++++ TEXT PROVIDED

Okay, I’m a little tired and slightly grumpy this weekend so I’m going to keep this short and simple with a ‘solid bulleted list!’

RAYOR as always.

Afterthoughts from Deep Breath:

  • Missy. What the hell. I hear rumours — sweet, sweet rumours — that she may be the Master on some level. I’m also seeing a resemblance to Madame Kevarian: are we back to another splinter group of the Mother Church?
  • Re-used set from The Girl Who Waited. Also what the hell. Also please dear Dagon don’t make me go back there, Steve.
  • Gave your pocketwatch to a tramp, huh? Interesting choice. Probably not a good one but — interesting.

Afterthoughts from Into the Dalek:

  • Coal Hill School. Jesus-fucking-God. Is Clara going to open a shop at 76 Totters Lane next? (And was I the only one half-hoping that when she opened the stationary cupboard for the second time she’d be in 1963? Or thereabouts?)
  • Danny. Can we keep him?
  • Journey. Can we keep her, too? Please?
  • Is the Doctor a good man. Well — no. I thought we settled this back in season 6.
  • Clara gettin’ fiesty. Yeah, bring it on! Much better than the dewy-eyed look.

Um, and that’s kind of it, sorry. My brain is feeling rather like fudge. If I think of anything else, I’ll get back to you.

An Opportunity!

So back on the Blog That Was Before This One, I was doing a Doctor Who rewatch blog commentary thing that was so far behind it wasn’t even funny. I think I bogged sometime around the end of season 6? Pretty sure I never made it to season 7. (Having checked, I guess I didn’t even make it to the middle of 6. Oy.)

Anyway, I really want to go back and finish it at some point because it was a lot of fun but that would also mean re-watching episodes that kinda hurt the first time and, post-Trenzalore, might leave scratch marks. And since I find myself in the really unusual position of actually being caught up with a show (seriously, this never happens), I thought I’d simply skip ahead and talk about Deep Breath.

A couple of disclaimers just to make sure we all know the ground rules.

If you hate Moffatt, we are unlikely to be friends. If you stopped watching when David Tennant left, then why did you even read this far? And if you think Peter Capaldi is ‘too old,’ go. the hell. away.

++++++++

#### SET TASK A:
According to the blog post, which school appears in the afterthoughts on Into the Dalek?

++++ TASK MATERIAL

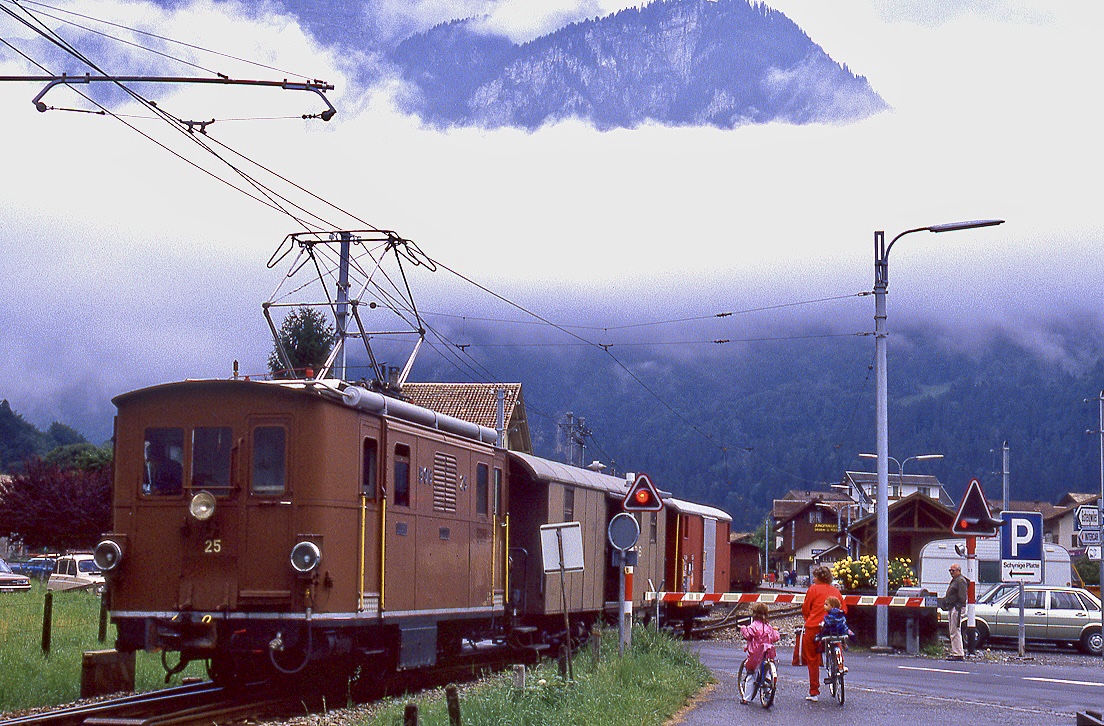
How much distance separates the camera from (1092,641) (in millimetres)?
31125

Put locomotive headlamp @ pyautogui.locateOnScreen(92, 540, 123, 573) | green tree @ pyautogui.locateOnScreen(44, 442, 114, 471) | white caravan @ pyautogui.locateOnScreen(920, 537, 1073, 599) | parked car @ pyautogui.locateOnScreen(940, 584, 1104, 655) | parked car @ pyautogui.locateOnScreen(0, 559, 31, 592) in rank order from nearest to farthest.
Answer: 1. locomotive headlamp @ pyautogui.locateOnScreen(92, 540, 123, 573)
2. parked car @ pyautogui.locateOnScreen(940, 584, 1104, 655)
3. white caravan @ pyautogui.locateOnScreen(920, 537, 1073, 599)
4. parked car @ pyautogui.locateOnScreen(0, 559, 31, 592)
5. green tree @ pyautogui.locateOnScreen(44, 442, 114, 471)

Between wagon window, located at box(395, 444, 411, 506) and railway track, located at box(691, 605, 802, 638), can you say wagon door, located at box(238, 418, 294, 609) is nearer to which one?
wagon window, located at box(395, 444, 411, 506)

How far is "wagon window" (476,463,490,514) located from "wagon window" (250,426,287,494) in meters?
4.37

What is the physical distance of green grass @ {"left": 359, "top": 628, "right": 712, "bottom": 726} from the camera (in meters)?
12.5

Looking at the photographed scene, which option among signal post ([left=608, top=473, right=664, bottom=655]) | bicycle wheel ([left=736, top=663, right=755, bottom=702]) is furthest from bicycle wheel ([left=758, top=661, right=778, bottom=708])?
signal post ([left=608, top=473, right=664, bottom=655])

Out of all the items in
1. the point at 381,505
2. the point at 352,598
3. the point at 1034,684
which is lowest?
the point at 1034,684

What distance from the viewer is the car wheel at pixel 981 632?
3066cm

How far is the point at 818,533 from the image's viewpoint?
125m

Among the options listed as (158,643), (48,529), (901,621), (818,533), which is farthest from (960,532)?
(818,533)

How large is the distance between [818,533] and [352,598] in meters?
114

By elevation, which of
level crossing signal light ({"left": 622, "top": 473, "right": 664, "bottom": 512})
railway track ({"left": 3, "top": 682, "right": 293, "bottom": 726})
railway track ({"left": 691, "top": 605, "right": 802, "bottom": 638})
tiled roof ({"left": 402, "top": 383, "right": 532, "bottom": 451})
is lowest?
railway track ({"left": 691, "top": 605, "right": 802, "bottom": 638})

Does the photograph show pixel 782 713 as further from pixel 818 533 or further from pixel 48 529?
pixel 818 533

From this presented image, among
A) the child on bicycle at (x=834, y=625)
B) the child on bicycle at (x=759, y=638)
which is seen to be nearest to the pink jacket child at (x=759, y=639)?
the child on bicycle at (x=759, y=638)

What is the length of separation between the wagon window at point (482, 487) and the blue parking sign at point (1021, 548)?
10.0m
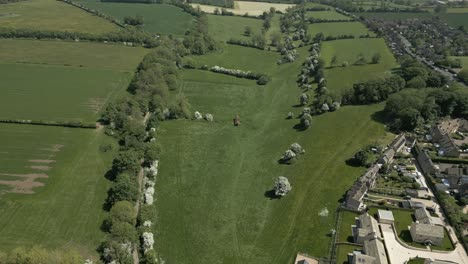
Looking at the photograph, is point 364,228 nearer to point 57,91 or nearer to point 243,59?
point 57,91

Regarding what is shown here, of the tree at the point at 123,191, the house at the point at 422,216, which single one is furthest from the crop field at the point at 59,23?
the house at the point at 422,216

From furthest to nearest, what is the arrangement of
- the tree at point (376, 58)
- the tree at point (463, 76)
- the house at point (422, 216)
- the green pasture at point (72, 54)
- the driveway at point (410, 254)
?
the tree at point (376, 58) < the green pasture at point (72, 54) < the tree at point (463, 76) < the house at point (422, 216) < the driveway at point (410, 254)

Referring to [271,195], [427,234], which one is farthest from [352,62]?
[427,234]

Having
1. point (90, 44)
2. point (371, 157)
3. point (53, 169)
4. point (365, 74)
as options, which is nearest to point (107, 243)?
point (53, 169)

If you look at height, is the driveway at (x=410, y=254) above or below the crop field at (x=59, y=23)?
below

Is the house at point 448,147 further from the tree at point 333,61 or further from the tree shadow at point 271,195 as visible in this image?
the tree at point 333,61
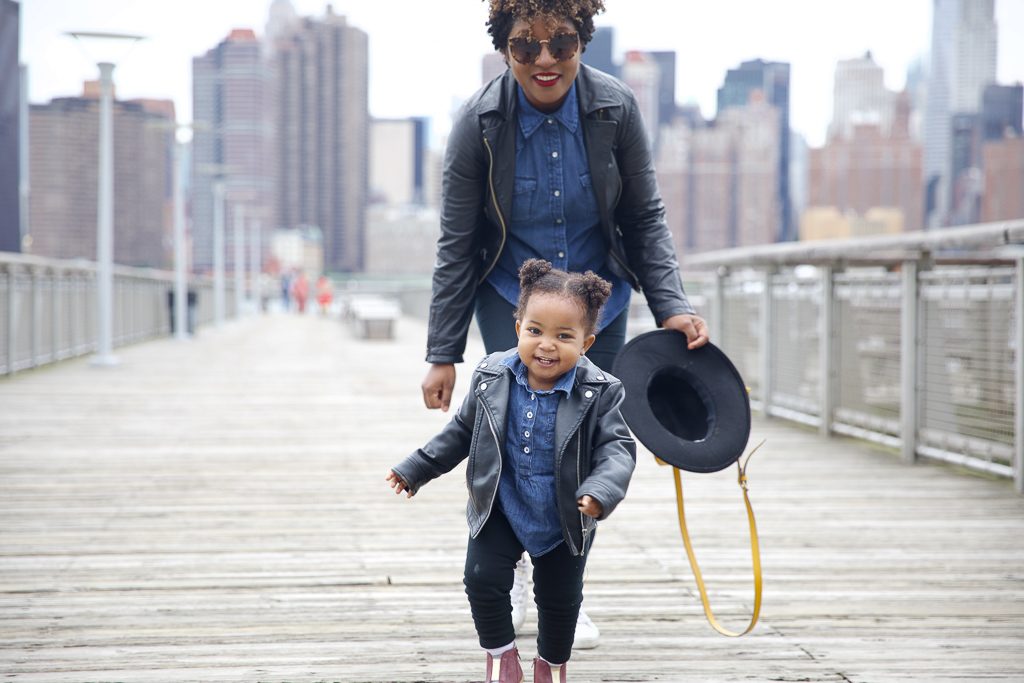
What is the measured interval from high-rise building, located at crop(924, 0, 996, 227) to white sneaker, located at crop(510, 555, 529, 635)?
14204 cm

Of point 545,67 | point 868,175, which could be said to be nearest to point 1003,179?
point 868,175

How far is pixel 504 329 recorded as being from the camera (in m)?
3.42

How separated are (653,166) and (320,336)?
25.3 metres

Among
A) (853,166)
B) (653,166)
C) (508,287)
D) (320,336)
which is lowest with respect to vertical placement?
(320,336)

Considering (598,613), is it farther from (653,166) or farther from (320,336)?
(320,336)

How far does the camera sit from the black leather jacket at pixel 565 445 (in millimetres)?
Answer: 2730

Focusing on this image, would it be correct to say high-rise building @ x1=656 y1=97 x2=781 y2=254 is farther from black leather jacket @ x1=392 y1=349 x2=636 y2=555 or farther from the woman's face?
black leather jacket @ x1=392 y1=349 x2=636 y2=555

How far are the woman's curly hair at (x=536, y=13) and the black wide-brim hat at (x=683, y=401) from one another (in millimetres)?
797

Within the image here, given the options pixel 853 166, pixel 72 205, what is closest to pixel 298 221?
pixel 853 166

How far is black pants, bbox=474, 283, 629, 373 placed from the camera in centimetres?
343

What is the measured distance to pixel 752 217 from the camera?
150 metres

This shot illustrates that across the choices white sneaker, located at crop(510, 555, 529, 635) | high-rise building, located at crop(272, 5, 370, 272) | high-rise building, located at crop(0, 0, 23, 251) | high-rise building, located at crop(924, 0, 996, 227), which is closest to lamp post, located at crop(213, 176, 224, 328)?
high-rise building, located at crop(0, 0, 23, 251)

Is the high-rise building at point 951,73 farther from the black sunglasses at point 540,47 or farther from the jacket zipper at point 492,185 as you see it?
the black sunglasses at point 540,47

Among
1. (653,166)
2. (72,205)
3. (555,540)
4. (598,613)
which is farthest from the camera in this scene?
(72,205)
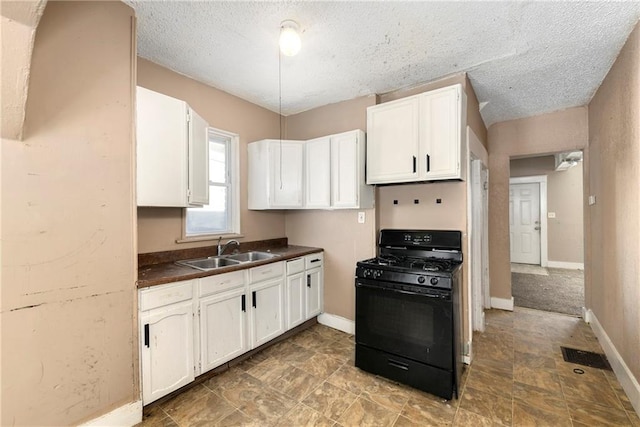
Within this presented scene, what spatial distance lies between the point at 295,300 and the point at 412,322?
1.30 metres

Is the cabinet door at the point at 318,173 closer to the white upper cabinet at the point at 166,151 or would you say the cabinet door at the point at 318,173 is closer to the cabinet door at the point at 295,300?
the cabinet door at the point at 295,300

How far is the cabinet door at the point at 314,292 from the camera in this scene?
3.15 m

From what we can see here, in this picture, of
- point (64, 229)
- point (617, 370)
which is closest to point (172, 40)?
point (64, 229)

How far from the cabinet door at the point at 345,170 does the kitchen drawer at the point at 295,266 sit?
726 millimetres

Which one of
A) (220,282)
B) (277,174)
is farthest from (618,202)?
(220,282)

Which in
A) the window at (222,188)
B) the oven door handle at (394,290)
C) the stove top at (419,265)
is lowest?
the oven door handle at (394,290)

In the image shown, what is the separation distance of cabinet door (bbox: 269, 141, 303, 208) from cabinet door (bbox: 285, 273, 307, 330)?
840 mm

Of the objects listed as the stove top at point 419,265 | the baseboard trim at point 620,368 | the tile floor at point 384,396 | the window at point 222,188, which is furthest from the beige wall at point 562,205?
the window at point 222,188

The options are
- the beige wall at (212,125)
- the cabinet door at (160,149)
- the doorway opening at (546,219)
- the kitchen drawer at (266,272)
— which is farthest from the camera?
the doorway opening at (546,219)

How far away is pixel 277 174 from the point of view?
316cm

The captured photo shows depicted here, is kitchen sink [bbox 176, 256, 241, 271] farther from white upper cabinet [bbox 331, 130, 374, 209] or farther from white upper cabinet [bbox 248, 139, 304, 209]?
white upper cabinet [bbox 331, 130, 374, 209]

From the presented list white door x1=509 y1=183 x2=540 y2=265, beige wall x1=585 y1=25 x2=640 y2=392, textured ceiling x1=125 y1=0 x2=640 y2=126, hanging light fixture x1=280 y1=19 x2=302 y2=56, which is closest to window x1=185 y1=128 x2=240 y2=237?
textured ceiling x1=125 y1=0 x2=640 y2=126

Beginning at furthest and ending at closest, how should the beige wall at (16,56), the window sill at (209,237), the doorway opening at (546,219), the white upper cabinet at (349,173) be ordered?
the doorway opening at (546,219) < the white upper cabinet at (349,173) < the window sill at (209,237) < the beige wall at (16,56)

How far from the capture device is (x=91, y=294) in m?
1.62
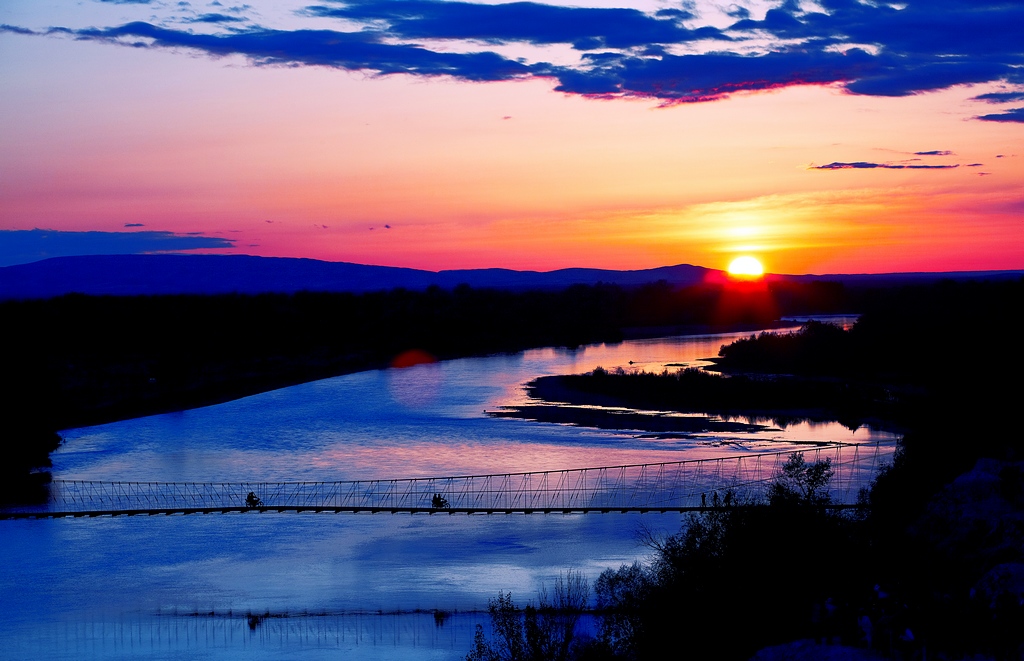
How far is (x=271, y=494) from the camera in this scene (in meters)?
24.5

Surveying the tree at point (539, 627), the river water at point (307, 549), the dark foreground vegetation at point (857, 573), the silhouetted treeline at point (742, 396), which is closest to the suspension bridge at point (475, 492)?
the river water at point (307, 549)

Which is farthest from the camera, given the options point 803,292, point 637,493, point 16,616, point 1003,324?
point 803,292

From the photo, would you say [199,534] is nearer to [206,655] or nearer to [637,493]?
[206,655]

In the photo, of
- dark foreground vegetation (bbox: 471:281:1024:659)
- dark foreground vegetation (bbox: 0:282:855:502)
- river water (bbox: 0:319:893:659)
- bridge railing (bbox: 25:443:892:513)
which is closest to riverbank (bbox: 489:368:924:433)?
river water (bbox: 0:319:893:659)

++++++++

#### SET TASK B:
Rewrite the part of the records that opens with the line containing "Beginning at furthest" and closes with the final line of the records as a Markdown table with the columns Row and Line, numbering each line and omitting blank lines. Leave the pictures out of the table.

#### CORRECT RESULT A:
Coal Hill School.

#### CORRECT RESULT B:
| Row | Line |
|---|---|
| 1 | Beginning at furthest and ending at closest, how should the beige wall at (16,56), the window sill at (209,237), the doorway opening at (546,219), the white upper cabinet at (349,173) be ordered? |
| 2 | the doorway opening at (546,219) < the white upper cabinet at (349,173) < the window sill at (209,237) < the beige wall at (16,56) |
| 3 | How far from the capture device is (x=91, y=294) in m? |
| 4 | 1.62 |
| 5 | How far is (x=271, y=494) from the camera in this scene (in meters)? |
| 6 | 24.5 |
| 7 | Surveying the tree at point (539, 627), the river water at point (307, 549), the dark foreground vegetation at point (857, 573), the silhouetted treeline at point (742, 396), which is closest to the suspension bridge at point (475, 492)? |
| 8 | the river water at point (307, 549) |
| 9 | Which is farthest from the camera, given the options point 803,292, point 637,493, point 16,616, point 1003,324? |
| 10 | point 803,292 |
| 11 | From the photo, would you say [199,534] is nearer to [206,655] or nearer to [637,493]? |
| 12 | [206,655] |
| 13 | In the photo, of |
| 14 | - dark foreground vegetation (bbox: 471:281:1024:659) |
| 15 | - dark foreground vegetation (bbox: 0:282:855:502) |
| 16 | - river water (bbox: 0:319:893:659) |
| 17 | - bridge railing (bbox: 25:443:892:513) |
| 18 | which is closest to riverbank (bbox: 489:368:924:433)? |
| 19 | river water (bbox: 0:319:893:659) |